▶ [Podany tekst]
┌──

Reklama

O tragedii Fresku Leonarda Da Vinci

Niedziela Ogólnopolska 27/2002

Bądź na bieżąco!

Zapisz się do newslettera

Historia pewnego słynnego fresku, przedstawiającego scenę Ostatniej Wieczerzy, czyli związanego z kluczowym momentem naszej wiary - Eucharystią, fascynowała kilka pokoleń.
W Italii okresu renesansu stosunek ówczesnego człowieka do tematu Ostatniej Wieczerzy znajduje swój własny kształt. Nadaje mu go, w sposób uznany za idealny, Leonardo da Vinci, który maluje arcydzieło - fresk wykonany olejną temperą (460 cm x 880 cm) na ścianie refektarza klasztoru Dominikanów Santa Maria delle Grazie (Matki Bożej Łaskawej) w Mediolanie. Pracę rozpoczął w 1495 r. na polecenie księcia Lodovica il Moro Sforzy. Dla polskiego czytelnika może mieć znaczenie, że fundator Ostatniej Wieczerzy był stryjem, wygnanego przez niego z Mediolanu, ojca przyszłej polskiej królowej Bony, która właśnie rok wcześniej przyszła na świat.
Leonardo da Vinci wybiera i postanawia odtworzyć w swojej Ostatniej Wieczerzy moment, kiedy Chrystus wzruszony wypowiada słowa: " Lecz oto ręka mojego zdrajcy jest ze mną na stole". Zapowiedź zdrady wstrząsnęła spokojną Świętą Wieczerzą. W ten sposób zgromadzeni w Wieczerniku Apostołowie zostali poruszeni wewnętrzną dynamiką, a zazwyczaj statycznie przedstawiana scena Wieczerzy nabrała cech dramatycznych.

└──

▶ [Dane o relacjach przestrzennych]
┌──

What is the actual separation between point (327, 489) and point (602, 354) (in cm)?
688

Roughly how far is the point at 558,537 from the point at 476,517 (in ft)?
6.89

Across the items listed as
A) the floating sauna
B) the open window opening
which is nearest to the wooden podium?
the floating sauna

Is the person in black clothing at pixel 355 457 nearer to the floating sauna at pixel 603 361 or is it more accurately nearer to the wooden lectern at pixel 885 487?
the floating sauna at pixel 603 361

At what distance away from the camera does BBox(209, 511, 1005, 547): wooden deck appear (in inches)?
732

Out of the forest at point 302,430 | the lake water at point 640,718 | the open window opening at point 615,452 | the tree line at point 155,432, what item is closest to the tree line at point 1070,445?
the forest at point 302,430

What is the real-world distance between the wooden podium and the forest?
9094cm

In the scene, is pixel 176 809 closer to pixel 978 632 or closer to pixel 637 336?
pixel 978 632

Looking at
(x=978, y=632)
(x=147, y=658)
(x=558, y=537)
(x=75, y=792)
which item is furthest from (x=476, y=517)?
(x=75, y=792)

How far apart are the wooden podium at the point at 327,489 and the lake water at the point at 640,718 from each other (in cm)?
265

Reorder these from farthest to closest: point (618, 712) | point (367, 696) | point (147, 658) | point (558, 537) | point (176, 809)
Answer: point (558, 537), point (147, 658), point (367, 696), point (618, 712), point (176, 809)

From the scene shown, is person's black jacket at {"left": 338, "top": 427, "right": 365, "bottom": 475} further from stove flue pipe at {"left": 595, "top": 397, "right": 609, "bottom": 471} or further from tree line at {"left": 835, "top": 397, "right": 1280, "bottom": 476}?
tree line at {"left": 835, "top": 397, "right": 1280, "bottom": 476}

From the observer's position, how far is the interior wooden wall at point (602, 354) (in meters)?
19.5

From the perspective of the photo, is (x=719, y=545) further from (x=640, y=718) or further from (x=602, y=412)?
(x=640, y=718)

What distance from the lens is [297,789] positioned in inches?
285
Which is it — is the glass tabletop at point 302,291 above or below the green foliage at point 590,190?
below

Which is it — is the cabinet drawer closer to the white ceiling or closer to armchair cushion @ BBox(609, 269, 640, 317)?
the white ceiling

└──

▶ [Wymagania zadań]
1. Streść w dwóch zdaniach tekst o fresku Ostatniej Wieczerzy Leonarda da Vinci.
2. Przedstaw w formie listy akapit tekstu o fresku Leonarda da Vinci zaczynający się od słów „W Italii okresu renesansu”, zachowując jego główne fakty.
3. Dopisz dalszy ciąg tekstu o fresku Ostatniej Wieczerzy Leonarda da Vinci, zaczynając od miejsca, w którym się urywa.

▶ [Odpowiedzi]
1. Leonardo da Vinci namalował fresk Ostatniej Wieczerzy na ścianie refektarza klasztoru Dominikanów Santa Maria delle Grazie w Mediolanie, a prace rozpoczął w 1495 r. na polecenie księcia Lodovica il Moro Sforzy. Artysta przedstawił moment, w którym Chrystus zapowiada zdradę, dzięki czemu zwykle statyczna scena Wieczerzy nabrała cech dramatycznych.

2.
- W renesansowej Italii temat Ostatniej Wieczerzy zyskuje własny kształt, a za idealne uznano ujęcie Leonarda da Vinci.
- Dzieło to fresk wykonany olejną temperą o wymiarach 460 cm x 880 cm.
- Znajduje się na ścianie refektarza klasztoru Dominikanów Santa Maria delle Grazie (Matki Bożej Łaskawej) w Mediolanie.
- Leonardo rozpoczął pracę w 1495 r. na polecenie księcia Lodovica il Moro Sforzy.
- Fundator był stryjem ojca przyszłej polskiej królowej Bony, którego wygnał z Mediolanu; Bona urodziła się rok przed rozpoczęciem prac.

3.
Leonardo pracował nad tym freskiem około dwu lat. W rezultacie stworzył jeszcze jedno arcydzieło; pomylił się jednak, stosując skomponowaną przez siebie temperę olejową do malarstwa ściennego. Współczesny historyk sztuki Kenneth Clark pisze, że Leonardo posługiwał się farbami zawierającymi olej i werniks - niestety mur był wilgotny, więc malowidło bardzo szybko zaczęło niszczeć. Już w 1517 r. pisano, że jest to dzieło wspaniałe, ale że wyraźnie zaczyna niknąć - czy to z powodu wilgoci muru, czy z jakiejś innej przyczyny. Była to tragedia twórcy, że wspaniałe malowidło, które stworzył z zaangażowaniem swoich wszystkich sił twórczych, jeszcze za jego życia zaczęło blednąć i zmieniać kolory.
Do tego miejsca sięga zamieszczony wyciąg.